• _Required action_:
Whenever a line in the entries below contains "Vietnam", copy that line.

[Collected data entries]
════════

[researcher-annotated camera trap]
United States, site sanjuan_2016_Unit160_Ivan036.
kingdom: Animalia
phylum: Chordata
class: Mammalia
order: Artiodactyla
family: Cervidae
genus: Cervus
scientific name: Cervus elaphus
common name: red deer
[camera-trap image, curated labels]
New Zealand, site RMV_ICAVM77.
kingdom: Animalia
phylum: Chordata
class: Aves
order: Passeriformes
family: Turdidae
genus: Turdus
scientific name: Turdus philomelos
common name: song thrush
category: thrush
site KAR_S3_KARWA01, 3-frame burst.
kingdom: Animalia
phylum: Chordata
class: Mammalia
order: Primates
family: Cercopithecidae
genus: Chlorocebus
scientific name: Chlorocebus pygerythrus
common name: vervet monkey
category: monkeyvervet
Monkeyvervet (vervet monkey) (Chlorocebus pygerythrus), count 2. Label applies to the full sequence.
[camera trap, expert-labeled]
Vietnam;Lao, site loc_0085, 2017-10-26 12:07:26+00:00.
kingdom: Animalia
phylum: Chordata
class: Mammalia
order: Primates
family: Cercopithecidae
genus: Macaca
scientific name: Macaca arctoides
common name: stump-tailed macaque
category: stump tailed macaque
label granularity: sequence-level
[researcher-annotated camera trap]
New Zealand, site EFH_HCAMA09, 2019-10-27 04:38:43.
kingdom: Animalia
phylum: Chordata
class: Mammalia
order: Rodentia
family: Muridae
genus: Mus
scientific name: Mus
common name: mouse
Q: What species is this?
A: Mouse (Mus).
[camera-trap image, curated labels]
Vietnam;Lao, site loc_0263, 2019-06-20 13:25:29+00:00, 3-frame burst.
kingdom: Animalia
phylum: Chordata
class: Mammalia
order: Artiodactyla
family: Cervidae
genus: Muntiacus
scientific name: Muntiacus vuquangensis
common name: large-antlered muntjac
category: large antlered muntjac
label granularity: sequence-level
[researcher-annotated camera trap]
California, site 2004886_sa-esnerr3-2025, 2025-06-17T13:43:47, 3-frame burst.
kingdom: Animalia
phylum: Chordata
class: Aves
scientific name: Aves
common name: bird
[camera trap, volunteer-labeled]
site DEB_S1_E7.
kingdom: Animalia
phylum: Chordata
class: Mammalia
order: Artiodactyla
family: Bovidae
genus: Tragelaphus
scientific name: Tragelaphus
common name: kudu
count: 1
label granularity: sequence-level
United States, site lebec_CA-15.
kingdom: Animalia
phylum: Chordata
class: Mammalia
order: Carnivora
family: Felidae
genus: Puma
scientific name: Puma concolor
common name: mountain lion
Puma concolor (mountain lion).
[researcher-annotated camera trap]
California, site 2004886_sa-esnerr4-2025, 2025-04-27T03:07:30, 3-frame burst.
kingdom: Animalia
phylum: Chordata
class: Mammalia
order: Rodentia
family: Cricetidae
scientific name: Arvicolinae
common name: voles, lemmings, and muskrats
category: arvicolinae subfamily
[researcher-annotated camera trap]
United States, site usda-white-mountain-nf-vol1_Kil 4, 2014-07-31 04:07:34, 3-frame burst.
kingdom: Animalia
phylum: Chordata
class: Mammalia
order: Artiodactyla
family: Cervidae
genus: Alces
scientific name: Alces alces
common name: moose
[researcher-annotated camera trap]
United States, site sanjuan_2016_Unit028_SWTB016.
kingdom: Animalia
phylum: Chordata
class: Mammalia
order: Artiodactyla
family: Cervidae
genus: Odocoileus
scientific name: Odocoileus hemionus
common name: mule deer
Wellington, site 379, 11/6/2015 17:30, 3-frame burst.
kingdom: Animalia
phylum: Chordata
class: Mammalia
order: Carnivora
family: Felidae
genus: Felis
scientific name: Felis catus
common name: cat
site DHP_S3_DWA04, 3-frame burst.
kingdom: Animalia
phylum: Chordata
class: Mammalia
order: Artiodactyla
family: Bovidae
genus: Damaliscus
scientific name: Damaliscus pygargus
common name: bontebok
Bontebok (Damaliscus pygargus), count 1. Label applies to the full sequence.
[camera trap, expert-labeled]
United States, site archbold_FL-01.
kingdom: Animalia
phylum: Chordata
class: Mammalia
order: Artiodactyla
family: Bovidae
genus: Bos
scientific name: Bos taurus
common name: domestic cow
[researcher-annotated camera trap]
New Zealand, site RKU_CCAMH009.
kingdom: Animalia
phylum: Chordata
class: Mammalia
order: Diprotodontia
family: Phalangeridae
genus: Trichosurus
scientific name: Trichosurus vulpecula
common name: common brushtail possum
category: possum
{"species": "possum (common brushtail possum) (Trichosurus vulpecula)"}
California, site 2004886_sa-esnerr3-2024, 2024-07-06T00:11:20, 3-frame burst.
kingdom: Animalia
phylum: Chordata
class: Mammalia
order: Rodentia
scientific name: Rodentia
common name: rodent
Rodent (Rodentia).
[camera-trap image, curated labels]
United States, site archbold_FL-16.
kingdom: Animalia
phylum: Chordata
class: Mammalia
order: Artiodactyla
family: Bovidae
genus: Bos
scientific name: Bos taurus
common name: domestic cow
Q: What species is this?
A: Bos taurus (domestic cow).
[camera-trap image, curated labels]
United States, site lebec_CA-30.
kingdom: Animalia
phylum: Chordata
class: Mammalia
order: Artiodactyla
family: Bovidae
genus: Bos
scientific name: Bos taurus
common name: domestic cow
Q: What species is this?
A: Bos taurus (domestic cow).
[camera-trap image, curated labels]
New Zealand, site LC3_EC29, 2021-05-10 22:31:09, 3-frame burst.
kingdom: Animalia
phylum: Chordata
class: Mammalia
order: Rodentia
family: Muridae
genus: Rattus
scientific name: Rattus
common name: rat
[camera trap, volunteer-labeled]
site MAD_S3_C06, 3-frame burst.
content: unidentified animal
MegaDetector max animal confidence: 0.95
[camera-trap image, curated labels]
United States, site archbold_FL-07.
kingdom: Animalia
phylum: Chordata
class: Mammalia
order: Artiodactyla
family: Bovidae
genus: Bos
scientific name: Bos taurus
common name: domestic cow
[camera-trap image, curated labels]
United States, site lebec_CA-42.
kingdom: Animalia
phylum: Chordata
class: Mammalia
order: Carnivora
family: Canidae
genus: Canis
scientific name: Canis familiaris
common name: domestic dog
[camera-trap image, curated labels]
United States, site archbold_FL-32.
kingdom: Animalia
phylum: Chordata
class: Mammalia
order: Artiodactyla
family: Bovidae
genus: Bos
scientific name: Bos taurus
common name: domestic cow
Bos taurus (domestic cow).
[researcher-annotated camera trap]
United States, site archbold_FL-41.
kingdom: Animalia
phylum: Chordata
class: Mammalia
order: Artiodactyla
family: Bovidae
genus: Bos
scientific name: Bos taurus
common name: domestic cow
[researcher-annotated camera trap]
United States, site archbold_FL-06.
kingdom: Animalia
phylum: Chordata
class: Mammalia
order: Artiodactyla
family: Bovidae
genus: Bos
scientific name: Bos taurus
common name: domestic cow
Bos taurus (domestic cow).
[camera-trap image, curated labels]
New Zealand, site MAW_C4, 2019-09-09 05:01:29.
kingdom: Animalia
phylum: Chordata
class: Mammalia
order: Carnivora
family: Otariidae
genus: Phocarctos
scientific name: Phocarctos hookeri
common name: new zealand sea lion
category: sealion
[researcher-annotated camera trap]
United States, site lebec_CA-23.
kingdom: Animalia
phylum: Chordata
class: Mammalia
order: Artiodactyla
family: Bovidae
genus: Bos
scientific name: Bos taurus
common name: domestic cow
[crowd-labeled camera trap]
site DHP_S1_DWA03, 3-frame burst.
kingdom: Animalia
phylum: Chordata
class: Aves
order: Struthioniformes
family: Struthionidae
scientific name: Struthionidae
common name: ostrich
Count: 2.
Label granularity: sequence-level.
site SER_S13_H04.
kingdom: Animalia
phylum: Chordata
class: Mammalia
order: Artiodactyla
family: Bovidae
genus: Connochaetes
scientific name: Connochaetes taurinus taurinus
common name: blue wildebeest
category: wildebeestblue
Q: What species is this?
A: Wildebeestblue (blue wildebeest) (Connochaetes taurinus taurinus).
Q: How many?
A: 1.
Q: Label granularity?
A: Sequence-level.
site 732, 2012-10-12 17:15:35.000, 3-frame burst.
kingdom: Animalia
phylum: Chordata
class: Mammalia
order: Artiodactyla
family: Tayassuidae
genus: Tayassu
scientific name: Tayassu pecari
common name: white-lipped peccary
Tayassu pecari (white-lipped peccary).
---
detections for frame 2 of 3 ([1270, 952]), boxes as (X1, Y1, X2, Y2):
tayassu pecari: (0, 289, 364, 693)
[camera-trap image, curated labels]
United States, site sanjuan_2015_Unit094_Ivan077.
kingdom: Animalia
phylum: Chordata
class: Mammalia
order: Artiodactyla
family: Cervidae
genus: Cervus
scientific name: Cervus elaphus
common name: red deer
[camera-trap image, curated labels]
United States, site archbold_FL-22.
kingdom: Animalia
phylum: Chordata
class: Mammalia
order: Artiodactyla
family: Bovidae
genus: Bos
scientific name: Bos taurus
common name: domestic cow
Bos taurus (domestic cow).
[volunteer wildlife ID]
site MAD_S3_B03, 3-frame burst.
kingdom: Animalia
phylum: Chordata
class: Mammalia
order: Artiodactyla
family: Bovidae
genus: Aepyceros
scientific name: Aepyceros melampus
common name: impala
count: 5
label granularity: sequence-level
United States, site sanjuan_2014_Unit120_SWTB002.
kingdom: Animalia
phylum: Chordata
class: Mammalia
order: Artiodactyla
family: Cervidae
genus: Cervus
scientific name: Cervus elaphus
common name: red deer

════════

• _Exercise result_:
Vietnam;Lao, site loc_0085, 2017-10-26 12:07:26+00:00.
Vietnam;Lao, site loc_0263, 2019-06-20 13:25:29+00:00, 3-frame burst.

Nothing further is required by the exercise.